**What this exercise asks:**
• 1. According to the lecture on C variables, which characters may a C variable name be made of, and what restriction applies to its first character?
• 2. Continue the lecture on C variables from the point where it stops.

**Excerpted text:**
--*--

Introduction to Programming C/Lectures/Variables

What are variables? edit

Variables are one of the central concepts of computer programming. Simply put, a variable is some bit of data that you use later on in the program. In fact, its the only way to store data for later. In some ways, programming can be seen as the art of moving data from one set of variables into another.

For those of you who are familiar with variables in algebra (all of you, I hope), the concept is similar. Imagine if you had a series of algebraic equations where the values stayed the same from equation to equation, unless specificly redefined (by saying x=some equation). And imagine that a value was never unknown, you always know a variables value (although you may change it occasionally). Thats pretty much a C variable.

The 7 properties of variables edit

There are 7 properties of variables that exist in any programming language. You need to understand these things to understand how variables work. The last item (scope) may be a little tricky to understand why it exists until later on, so feel free to come back to it after we've studied functions.

Name edit

Every variable has a name. Whenever you want to use a variable, you specify what variable you want to use by using its name. For example, if you want to add 3 to a variable called foo, you would say foo+x.

How do you learn the name of a variable? You choose it. In C, a variable name can be any combination of letters, digits, and underscores (the _ character) you want, so long as the first character is not a digit. The computer doesn't really care what name you pick. In fact, by the time the compiler is done with your program, it doesn't even know what name you picked. That does not mean picking a name isn't important. Picking a good name makes your program much easier to read and understand. Trust me in 6 months, you won't remember what some random variable was meant to do. Heck, you'll be lucky to remember in 6 days. If you pick a good name, you won't have to remember- the name itself will tell you. A good name describes exactly what the data it holds is. Does it hold the current temperature? Call it current_temperature, or something similar. The score of a video game? Use player_score. Neither of these leave any doubt what the data is. Whenever you pick a name, take a second look at it and make sure yours has no doubt either. If it does, pick a new one. This advice goes for anything you need to name in programming- clear naming is one of the most important things you can do to make your code more understandable.

One thing to be careful of in naming is using abbreviations- for example, current_temperature could be abbreviated to cur_temp. It saves you a bit of typing, but it can remove a lot of clarity from your code. You should really only use abbreviations if there is only 1 possible interpretation for it, and if its obvious what that interpretation is by the context of the program. Using HTTP as an abbreviation is fine, I know of no meaning other than Hyper Text Transport Protocol. Using temp isn't as good- does it mean temperature? Temporary? Something else altogether? Just use the full name in those situations, its not that many more keys.

--*--

**Recorded data:**
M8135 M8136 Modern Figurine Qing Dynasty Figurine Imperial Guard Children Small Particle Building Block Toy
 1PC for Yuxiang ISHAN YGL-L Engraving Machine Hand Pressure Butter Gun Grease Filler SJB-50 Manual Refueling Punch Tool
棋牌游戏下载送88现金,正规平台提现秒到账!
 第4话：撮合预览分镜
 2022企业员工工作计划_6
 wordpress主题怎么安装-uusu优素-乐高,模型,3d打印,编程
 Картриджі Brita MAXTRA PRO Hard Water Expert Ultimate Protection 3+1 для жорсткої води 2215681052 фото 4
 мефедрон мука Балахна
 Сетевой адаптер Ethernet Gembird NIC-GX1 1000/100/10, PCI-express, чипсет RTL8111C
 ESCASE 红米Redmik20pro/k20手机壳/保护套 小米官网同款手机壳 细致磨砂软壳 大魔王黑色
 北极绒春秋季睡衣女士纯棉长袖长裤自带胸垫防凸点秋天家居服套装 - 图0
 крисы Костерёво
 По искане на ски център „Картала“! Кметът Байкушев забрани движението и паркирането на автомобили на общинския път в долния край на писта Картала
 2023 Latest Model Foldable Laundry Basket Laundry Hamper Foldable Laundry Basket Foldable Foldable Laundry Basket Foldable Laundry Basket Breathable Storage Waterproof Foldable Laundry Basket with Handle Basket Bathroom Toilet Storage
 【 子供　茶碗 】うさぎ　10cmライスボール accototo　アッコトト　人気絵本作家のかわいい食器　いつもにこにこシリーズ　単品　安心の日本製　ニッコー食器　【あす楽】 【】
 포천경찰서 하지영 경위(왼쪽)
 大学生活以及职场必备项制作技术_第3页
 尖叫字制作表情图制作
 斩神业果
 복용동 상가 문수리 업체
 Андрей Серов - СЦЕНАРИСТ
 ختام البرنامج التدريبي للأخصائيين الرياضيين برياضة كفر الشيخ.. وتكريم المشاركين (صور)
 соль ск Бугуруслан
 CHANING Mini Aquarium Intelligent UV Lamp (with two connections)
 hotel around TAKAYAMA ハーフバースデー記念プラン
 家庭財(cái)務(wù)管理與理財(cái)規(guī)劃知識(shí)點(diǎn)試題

--*--

**Answers:**
• 1. A C variable name may be any combination of letters, digits, and underscores, as long as the first character is not a digit.

• 2.
Also, a note. There are two common ways of naming variables; the underscore way and the camel-hump way. A few examples of underscore; current_temperature, temp_variable, this_is_a_long_name. A few examples of the camel-hump; currentTemperature, tempVariable, ThisIsALongName. Both ways are fine, it's just a matter of preference/readability.

Type edit

The type of a variable describes what kind of data it holds. The type and name of a variable combine to completely describe the variable. The type tells us the kind of data, and the name specifies what version of the data we're storing. For example, we could have two variables of type Temperature called today_high and yesterday_high. After a bit of practice programming, the types become like units in physics. You can pretty much guess how you're going to use the variables by reading their names and types, without even reading the code. When figuring out the type of a variable, remember that the more specific, the better. Take temperature- how are we measuring temperature? Celsius? Farenheit? Kelvin? Not so long ago, NASA lost the Mars Rover because one group of programmers used length in feet, and the other used meters. Be specific, and you won't leave loopholes like that.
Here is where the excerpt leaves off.